Quelles sont les principales thématiques de recherche du Laboratoire Joseph-Louis Lagrange ?
Nicole Nesvadba : Le laboratoire s’intéresse à la structuration de la matière dans l’Univers. Nous avons des chercheurs qui travaillent sur des échantillons de retour de missions spatiales. Sur du matériel qui s’est formé au début du système solaire. Des projets se concentrent aussi sur l'étude de certaines étoiles, de systèmes planétaires, d'exoplanètes et jusqu’aux galaxies avec l'étude de structures comme la voie lactée.

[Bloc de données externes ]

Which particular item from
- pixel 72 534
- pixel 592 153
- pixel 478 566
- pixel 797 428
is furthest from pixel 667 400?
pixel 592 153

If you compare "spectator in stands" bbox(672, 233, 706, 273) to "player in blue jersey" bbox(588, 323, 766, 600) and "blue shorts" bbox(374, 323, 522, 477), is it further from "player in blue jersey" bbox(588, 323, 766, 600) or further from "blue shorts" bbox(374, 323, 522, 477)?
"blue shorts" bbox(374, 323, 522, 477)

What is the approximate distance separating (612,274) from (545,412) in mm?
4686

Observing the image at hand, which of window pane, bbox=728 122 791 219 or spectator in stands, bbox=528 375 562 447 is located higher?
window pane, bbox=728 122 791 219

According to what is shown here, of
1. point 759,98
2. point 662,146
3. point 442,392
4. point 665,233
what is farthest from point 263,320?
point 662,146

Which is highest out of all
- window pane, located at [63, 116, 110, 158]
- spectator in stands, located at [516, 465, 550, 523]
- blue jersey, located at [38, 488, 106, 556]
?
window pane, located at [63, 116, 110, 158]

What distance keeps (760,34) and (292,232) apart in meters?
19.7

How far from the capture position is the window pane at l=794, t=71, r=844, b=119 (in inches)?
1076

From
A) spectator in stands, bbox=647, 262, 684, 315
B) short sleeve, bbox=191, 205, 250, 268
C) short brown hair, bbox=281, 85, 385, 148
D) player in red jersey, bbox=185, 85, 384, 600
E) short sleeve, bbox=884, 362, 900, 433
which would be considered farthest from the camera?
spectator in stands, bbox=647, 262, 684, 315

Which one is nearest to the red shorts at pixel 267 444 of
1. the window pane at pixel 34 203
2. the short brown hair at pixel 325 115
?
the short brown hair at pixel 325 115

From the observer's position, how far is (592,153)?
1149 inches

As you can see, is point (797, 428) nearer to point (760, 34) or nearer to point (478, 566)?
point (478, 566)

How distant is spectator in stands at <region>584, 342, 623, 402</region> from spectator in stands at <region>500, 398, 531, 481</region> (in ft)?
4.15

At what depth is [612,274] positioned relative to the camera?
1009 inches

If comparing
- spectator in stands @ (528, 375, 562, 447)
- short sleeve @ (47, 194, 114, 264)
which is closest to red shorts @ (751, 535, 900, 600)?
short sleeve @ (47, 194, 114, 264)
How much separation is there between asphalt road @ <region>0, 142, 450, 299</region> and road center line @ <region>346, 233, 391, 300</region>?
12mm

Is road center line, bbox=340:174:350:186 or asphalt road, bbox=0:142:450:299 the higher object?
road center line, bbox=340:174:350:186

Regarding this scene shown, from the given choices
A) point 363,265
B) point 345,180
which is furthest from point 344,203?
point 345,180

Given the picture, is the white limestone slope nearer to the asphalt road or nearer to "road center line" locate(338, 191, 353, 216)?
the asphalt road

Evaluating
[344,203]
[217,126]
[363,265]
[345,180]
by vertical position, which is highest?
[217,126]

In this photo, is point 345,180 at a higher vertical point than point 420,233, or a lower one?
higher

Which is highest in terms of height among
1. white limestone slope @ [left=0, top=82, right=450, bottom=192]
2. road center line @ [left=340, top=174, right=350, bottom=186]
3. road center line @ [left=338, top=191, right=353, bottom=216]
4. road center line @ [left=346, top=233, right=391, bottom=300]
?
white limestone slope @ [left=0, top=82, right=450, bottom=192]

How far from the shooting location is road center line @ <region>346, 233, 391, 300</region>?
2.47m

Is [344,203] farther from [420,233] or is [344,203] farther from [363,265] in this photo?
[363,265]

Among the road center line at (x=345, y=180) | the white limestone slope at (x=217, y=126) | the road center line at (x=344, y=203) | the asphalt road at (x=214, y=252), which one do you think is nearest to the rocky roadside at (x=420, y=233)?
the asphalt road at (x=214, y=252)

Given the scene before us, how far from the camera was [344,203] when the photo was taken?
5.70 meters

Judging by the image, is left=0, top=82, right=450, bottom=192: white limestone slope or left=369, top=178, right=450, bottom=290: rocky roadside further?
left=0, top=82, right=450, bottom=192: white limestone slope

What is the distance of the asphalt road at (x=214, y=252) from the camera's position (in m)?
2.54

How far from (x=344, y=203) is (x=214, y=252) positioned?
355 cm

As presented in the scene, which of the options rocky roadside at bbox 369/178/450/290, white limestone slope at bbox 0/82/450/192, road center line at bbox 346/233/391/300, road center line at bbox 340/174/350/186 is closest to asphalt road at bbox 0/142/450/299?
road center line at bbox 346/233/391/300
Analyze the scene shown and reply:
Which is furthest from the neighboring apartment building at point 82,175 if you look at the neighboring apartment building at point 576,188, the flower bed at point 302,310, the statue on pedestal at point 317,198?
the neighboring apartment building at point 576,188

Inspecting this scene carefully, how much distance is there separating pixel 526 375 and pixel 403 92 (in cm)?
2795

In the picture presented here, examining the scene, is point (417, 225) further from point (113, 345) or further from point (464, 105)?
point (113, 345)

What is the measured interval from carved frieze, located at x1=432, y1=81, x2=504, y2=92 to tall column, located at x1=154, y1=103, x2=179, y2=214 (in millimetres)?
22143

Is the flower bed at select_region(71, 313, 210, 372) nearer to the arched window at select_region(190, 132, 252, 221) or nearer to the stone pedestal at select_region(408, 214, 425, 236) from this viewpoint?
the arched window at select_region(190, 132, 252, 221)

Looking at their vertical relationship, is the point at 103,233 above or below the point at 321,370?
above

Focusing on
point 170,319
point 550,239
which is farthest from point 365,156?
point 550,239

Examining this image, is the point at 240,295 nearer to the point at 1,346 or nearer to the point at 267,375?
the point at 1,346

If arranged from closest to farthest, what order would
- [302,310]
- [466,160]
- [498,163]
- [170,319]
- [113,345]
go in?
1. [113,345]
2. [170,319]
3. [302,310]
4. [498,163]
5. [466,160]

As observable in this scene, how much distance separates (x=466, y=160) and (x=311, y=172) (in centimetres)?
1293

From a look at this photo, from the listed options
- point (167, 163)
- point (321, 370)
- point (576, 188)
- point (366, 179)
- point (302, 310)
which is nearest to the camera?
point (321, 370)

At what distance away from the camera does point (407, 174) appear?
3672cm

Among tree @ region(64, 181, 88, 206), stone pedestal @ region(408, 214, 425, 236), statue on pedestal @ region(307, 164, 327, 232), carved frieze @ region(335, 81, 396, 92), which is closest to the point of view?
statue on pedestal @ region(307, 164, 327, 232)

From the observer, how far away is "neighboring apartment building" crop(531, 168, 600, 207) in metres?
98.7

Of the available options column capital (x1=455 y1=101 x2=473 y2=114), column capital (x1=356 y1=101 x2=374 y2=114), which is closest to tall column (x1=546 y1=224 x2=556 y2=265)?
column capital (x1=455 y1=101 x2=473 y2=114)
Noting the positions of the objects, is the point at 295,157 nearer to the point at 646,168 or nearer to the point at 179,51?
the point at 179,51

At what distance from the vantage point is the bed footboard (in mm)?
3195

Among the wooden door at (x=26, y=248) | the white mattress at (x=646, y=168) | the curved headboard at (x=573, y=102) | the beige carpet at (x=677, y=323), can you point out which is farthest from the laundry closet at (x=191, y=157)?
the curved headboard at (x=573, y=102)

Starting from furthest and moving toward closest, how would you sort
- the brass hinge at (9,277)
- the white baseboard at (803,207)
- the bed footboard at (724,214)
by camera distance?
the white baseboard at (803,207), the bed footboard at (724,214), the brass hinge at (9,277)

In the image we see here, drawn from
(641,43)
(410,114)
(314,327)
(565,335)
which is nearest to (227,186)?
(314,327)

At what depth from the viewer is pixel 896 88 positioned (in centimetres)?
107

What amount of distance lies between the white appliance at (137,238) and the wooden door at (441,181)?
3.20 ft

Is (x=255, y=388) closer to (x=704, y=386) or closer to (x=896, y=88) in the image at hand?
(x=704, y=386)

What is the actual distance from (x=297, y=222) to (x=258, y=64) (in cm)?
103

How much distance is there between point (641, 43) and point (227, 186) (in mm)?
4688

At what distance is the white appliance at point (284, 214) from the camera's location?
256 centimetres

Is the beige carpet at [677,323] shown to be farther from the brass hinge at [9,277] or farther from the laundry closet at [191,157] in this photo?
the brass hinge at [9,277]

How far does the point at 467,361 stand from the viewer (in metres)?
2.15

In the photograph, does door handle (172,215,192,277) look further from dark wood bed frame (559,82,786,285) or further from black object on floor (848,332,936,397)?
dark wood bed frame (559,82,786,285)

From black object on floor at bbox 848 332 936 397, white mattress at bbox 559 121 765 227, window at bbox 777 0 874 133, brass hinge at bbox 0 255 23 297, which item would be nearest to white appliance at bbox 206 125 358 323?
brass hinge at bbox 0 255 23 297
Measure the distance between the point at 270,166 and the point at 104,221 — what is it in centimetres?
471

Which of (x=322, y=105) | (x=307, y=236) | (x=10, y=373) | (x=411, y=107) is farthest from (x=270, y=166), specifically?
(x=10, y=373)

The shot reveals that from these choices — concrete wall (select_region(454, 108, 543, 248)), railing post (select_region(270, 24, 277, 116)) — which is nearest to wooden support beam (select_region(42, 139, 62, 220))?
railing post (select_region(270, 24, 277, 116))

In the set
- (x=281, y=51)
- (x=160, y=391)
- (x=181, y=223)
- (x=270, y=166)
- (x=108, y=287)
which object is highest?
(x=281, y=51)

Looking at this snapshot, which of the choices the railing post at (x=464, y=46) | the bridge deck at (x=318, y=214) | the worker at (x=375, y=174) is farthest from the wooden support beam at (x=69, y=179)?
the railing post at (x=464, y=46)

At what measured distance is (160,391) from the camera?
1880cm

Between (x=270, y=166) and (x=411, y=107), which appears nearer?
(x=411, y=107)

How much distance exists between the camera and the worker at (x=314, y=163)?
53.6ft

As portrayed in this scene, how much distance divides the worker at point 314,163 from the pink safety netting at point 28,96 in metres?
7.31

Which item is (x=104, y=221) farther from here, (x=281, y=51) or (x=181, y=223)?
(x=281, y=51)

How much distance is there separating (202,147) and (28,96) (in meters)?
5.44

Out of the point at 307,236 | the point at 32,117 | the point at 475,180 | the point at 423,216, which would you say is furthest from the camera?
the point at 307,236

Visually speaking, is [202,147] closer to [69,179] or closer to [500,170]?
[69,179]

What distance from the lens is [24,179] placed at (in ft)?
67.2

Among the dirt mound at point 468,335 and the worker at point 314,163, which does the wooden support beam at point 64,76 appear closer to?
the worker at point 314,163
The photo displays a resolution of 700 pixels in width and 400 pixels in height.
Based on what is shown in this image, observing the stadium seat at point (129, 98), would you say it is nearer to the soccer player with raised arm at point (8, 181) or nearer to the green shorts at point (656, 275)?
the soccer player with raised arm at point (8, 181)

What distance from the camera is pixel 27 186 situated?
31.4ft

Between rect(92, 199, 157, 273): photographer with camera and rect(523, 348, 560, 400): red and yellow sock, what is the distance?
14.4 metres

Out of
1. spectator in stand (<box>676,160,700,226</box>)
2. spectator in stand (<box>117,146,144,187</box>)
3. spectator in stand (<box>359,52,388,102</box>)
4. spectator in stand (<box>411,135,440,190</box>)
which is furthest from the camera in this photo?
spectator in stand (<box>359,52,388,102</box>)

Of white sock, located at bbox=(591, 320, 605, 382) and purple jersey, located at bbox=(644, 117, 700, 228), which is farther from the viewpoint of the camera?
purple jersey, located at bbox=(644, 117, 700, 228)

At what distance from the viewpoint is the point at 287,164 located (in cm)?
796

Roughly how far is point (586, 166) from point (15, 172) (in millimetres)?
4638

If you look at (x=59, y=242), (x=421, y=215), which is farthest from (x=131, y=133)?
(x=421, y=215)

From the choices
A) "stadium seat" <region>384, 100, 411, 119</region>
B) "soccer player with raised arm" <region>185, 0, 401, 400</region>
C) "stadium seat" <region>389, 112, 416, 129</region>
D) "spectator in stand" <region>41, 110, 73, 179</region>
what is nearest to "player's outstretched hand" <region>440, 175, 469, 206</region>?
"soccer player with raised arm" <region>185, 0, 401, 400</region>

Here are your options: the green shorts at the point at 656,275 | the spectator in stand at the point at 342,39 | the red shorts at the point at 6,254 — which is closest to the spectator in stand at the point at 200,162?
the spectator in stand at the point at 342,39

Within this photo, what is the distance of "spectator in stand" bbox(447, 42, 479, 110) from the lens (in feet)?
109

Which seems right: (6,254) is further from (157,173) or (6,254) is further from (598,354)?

À ces projets d’astrophysique s’ajoutent d’autres activités connexes. Nous nous intéressons ainsi à l’instrumentation optique au sol, avec notamment une équipe d’interférométrie de renommée mondiale. Une autre équipe s’occupe du traitement de signal et travaille beaucoup sur la reconstitution d’images avec le concours de l’intelligence artificielle. Enfin, une équipe de physique fondamentale s’intéresse à la mécanique des fluides et en particulier aux phénomènes de turbulence.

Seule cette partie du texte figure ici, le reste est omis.